Offering advice for the modern surgeon was Oscar D. Guillamondegui, MD, MPH, FACS, professor of surgery medical director, trauma intensive care unit; director, Vanderbilt Multidisciplinary Traumatic Brain Injury Clinic; and vice-chairman, surgical quality, safety, and professionalism, Vanderbilt University School of Medicine, Nashville, TN. “Surgeons graduate from the school of anxiety,” Dr. Guillamondegui said, pointing to the high rates of depression and suicide among surgeons. “Stop comparing yourself to other surgeons. We’re all good, but learn from your mistakes,” he said. Vulnerability is what allows surgeons to do that.
Residents as leaders
The conference closed with a session aimed at the future of surgical innovation—surgical residents—which Dr. Kelz moderated. In this session, young surgeons described how their roles in other arenas have prepared them for surgical leadership.
John F. Sweeney, MD, FACS, chair, department of surgery, Emory University, described the lessons he learned as a high school and collegiate football player as follows:
- Culture begins at the top.
- Know and understand the legacy of your organization; an institution’s legacy informs its culture.
- If you prepare and work hard, opportunity will present itself.
- Celebrate success, but don’t get cocky.
- Be confident in your abilities and be optimistic about the outcome.
Importantly, “Don’t be concerned who scores the touchdown,” he added. “Just score the touchdown.”
Lillian Kao, MD, FACS, professor, department of surgery, division of acute care surgery, Lyndon Baines Johnson General Hospital and Clinic, University of Texas, Houston, explained what she learned about “cultivating culture” as president of the Association for Academic Surgery:
- Diagnose the current state of the team culture.
- Discuss results and brainstorm for possible improvements.
- Create a staff compact.
- Create opportunities for interaction.
- Meet regularly.
- Strengthen the team by focusing on individual development.
- Get to know team members.
- Teach leaders to be mentors, not just managers.
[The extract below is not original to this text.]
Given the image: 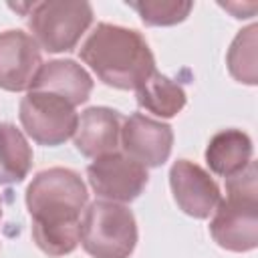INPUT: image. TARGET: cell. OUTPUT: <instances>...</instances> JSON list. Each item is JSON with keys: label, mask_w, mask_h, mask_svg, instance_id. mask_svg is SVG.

- Create an environment that encourages learning.
- Find a way to foster new membership.
Joseph V. Sakran, MD, MPH, MPA, FACS, who at the time of the conference was associate professor of surgery, division of general surgery, Medical University of South Carolina, Charleston, said his experience as a firefighter taught him the importance of camaraderie. Dr. Sakran defines organizational culture as “civilization in the workplace.” Each organization’s culture is unique. “Anyone can copy a company’s strategies, but you can’t copy its culture,” he said.
Dr. Sakran outlined the following core concepts that he promotes in his organization:
- Engage your patients.
- Communicate effectively and “listen with intent to understand.”
- Encourage camaraderie building by having team huddles and debriefings and spending time with the team outside of the OR.
- Move away from management structures.
- Demonstrate humility.
- Coach with clarity.
- Provide flexibility.
- Offer real-time feedback.
The next ACS NSQIP Annual Conference will take place July 21–24, in New York, NY.
*Joint Commission Center for Transforming Health Care. Reducing Colorectal Surgical Site Infections December 2014. Available at: www.centerfortransforminghealthcare.org/assets/4/6/SSI_storyboard.pdf. Accessed July 27, 2016.